Optimal near detector placement is around 13 km with 4 kton mass.

Near detector helps constrain spectral uncertainties.

Abstract

We report the neutrino mass hierarchy (MH) sensitivity of medium baseline reactor neutrino experiments with multiple detectors. Sensitivity of determining the MH can be significantly improved by adding a near detector and combining both the near and far detectors. The size of the sensitivity improvement is related to accuracy of the individual mass-splitting measurements and requires strict control on the relative energy scale uncertainty of the near and far detectors. We study the impact of both baseline and target mass of the near detector on the combined sensitivity. A figure-of-merit is defined to optimize the baseline and target mass of the near detector and the optimal selections are $\sim$13~km and $\sim$4~kton respectively for a far detector with the 20~kton target mass and 52.5~km baseline.
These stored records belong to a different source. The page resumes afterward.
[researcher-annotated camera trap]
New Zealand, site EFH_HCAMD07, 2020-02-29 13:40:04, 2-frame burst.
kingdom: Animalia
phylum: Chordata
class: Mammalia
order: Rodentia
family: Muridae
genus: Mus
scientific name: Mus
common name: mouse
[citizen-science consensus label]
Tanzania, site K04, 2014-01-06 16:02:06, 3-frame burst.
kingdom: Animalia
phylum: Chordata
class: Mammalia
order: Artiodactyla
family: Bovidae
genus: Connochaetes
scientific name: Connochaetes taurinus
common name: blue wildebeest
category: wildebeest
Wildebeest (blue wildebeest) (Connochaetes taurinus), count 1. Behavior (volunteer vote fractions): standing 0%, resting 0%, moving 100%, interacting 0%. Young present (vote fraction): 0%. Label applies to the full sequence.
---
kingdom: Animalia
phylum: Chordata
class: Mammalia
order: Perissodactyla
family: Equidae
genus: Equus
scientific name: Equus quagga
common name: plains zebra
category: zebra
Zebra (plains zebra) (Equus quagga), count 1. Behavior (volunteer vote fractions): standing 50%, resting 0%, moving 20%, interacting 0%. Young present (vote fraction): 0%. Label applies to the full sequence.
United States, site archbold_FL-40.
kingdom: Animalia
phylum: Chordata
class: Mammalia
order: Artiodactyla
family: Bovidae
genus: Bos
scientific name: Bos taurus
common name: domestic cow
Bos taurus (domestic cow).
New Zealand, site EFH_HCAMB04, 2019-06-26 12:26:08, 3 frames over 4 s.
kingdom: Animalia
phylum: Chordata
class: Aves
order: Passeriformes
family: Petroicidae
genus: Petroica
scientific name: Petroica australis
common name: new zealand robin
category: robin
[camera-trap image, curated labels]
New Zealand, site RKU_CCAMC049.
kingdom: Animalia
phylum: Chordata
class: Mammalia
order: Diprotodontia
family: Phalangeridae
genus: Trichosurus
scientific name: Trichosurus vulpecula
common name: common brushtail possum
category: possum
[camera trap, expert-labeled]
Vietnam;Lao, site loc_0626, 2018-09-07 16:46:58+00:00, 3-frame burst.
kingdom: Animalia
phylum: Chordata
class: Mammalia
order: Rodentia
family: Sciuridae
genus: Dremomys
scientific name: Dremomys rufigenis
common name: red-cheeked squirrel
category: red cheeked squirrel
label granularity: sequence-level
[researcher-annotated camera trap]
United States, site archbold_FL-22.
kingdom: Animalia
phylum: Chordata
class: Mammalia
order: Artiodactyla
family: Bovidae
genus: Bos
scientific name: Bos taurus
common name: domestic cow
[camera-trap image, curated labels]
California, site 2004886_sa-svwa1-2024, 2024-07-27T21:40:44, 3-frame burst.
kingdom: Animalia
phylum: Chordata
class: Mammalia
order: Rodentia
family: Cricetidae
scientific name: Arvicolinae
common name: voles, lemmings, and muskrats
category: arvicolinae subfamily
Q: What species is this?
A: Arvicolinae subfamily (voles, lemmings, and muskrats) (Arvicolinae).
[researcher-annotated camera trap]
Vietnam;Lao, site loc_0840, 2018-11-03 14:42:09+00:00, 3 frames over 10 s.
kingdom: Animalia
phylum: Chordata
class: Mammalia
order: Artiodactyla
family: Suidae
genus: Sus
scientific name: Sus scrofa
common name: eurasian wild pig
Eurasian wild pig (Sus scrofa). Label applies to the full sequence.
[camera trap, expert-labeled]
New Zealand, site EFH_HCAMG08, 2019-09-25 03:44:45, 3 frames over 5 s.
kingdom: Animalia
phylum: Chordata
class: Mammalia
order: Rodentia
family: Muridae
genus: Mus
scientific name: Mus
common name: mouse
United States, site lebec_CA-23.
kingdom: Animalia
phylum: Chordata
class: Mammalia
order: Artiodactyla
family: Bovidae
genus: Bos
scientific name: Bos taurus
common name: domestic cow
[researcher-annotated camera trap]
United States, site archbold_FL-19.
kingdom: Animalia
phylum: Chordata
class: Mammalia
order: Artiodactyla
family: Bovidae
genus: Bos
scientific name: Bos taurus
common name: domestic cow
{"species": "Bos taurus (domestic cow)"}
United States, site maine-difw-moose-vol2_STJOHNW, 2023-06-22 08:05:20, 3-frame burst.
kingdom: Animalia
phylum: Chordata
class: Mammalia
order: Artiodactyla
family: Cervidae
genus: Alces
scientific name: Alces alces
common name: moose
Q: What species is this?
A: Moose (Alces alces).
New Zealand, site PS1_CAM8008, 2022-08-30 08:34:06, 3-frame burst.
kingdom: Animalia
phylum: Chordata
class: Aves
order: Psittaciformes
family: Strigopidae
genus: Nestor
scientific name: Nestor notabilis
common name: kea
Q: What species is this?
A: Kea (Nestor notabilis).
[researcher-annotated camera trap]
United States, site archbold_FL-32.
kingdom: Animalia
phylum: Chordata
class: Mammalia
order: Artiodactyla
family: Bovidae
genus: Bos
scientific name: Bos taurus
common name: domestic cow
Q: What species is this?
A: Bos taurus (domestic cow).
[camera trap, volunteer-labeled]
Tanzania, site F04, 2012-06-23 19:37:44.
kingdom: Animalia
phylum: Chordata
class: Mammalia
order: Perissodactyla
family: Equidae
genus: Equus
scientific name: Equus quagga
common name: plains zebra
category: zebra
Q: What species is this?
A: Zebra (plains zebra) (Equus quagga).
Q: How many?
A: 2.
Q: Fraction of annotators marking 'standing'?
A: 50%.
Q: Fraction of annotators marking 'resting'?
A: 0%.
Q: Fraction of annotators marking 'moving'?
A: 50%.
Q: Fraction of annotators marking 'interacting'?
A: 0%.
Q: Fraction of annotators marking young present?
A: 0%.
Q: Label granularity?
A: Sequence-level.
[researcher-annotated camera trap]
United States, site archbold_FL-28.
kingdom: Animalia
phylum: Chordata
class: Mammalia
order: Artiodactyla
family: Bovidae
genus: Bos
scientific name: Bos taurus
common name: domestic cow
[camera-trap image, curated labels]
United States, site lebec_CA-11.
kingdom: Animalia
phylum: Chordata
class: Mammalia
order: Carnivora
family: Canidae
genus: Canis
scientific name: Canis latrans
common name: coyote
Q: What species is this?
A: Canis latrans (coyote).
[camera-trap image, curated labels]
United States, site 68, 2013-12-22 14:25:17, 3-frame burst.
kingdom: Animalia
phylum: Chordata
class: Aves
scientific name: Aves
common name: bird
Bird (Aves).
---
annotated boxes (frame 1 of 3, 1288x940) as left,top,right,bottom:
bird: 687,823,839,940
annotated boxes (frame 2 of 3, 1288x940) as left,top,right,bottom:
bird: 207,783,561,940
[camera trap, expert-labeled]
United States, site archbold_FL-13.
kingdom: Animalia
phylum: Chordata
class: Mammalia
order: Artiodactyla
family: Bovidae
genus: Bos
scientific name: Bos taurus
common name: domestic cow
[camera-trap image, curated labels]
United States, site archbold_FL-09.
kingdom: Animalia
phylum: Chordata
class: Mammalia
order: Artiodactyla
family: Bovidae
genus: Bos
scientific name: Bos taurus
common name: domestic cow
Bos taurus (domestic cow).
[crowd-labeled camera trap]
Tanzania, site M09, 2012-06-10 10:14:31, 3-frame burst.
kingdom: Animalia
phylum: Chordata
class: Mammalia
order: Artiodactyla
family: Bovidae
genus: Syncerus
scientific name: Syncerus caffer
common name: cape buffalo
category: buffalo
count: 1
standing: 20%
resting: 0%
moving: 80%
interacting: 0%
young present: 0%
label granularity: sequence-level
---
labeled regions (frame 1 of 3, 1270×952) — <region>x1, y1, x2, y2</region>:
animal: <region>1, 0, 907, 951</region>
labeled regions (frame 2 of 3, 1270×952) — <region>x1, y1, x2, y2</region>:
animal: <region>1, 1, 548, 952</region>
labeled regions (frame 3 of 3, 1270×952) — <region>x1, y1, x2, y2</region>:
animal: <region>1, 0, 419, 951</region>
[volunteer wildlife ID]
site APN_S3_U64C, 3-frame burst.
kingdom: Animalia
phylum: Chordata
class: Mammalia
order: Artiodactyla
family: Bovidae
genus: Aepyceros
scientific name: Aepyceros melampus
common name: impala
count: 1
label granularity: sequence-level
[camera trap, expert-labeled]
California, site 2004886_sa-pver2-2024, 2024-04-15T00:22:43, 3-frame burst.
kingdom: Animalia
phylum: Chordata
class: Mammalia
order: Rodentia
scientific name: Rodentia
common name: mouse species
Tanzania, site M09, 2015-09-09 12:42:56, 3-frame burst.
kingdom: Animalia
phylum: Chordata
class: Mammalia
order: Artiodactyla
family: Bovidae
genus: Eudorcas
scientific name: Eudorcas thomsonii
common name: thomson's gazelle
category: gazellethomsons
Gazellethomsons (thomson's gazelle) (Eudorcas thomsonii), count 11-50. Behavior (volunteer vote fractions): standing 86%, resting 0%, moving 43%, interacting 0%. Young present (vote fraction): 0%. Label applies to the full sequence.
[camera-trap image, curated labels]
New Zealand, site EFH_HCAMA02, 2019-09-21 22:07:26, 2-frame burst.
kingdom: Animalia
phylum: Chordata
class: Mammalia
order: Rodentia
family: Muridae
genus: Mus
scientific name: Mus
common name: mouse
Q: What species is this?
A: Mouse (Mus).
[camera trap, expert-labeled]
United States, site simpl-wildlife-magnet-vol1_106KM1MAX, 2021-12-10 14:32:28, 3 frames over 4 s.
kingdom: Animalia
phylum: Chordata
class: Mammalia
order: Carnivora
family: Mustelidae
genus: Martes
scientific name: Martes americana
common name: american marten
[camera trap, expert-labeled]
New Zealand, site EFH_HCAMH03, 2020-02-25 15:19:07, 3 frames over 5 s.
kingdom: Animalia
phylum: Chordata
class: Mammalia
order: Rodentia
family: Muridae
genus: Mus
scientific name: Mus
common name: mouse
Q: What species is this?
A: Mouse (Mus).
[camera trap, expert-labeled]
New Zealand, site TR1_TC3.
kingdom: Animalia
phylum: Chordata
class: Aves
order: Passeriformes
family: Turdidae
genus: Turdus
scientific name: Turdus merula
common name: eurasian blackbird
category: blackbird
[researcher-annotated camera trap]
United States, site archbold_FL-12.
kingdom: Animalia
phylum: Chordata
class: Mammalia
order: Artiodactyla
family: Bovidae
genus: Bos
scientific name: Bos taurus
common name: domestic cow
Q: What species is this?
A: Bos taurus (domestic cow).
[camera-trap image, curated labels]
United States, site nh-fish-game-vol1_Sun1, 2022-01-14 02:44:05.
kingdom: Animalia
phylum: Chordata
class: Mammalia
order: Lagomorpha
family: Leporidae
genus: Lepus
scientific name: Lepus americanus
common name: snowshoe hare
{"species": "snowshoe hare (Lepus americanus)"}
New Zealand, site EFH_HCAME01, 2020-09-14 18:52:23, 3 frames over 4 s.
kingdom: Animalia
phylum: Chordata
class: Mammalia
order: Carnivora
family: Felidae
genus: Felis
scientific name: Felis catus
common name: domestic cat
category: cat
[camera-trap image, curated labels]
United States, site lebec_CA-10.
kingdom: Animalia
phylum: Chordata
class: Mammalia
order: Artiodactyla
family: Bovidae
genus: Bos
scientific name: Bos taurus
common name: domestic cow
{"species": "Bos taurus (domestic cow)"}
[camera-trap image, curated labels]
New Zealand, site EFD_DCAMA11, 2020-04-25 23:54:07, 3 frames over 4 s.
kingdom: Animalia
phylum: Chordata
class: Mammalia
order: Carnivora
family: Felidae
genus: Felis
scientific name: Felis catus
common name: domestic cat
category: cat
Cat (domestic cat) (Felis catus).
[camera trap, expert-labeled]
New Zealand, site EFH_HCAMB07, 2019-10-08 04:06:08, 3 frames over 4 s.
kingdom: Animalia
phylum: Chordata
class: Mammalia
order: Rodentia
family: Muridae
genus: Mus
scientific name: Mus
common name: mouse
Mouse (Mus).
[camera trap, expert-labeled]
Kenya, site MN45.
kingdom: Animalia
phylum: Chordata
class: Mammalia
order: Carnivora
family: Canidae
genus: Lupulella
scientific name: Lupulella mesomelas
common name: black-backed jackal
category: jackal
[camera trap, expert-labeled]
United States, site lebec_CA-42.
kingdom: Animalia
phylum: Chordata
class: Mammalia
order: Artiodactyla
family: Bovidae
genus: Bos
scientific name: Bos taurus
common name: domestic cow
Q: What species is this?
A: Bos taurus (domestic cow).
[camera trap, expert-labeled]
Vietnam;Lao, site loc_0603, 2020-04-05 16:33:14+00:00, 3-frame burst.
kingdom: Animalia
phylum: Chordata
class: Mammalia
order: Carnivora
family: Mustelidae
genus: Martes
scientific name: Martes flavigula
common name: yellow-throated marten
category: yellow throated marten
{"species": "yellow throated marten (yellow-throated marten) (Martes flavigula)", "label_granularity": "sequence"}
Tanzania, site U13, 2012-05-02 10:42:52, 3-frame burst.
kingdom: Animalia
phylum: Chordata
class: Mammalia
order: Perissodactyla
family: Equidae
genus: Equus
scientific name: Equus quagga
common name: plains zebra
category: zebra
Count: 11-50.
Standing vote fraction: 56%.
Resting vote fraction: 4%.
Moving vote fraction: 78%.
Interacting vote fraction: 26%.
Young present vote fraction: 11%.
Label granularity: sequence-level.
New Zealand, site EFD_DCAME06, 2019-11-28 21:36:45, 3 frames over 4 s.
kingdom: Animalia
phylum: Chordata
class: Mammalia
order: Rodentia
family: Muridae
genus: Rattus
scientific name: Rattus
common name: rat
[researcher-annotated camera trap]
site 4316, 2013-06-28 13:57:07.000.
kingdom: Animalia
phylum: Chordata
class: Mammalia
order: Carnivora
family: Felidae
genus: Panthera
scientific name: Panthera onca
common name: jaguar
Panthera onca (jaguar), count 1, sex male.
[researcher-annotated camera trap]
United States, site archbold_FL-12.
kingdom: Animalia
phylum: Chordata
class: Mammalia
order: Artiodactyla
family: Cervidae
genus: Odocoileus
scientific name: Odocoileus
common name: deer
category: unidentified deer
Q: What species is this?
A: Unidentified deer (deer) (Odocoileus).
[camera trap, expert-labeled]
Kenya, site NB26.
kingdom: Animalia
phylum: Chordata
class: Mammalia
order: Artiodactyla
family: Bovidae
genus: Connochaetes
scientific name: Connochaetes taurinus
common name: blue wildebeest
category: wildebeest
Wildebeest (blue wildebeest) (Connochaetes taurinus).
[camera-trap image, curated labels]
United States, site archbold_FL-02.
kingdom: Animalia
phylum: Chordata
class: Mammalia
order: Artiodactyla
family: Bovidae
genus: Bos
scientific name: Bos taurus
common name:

As typical examples of future medium baseline reactor neutrino experiments, the optimal location and target mass of the near detector are selected for JUNO and RENO-50. Finally, we discuss distinct effects of the neutrino spectrum uncertainty for setups of a single detector and double detectors, which indicate that the spectrum uncertainty can be well constrained in the presence of the near detector.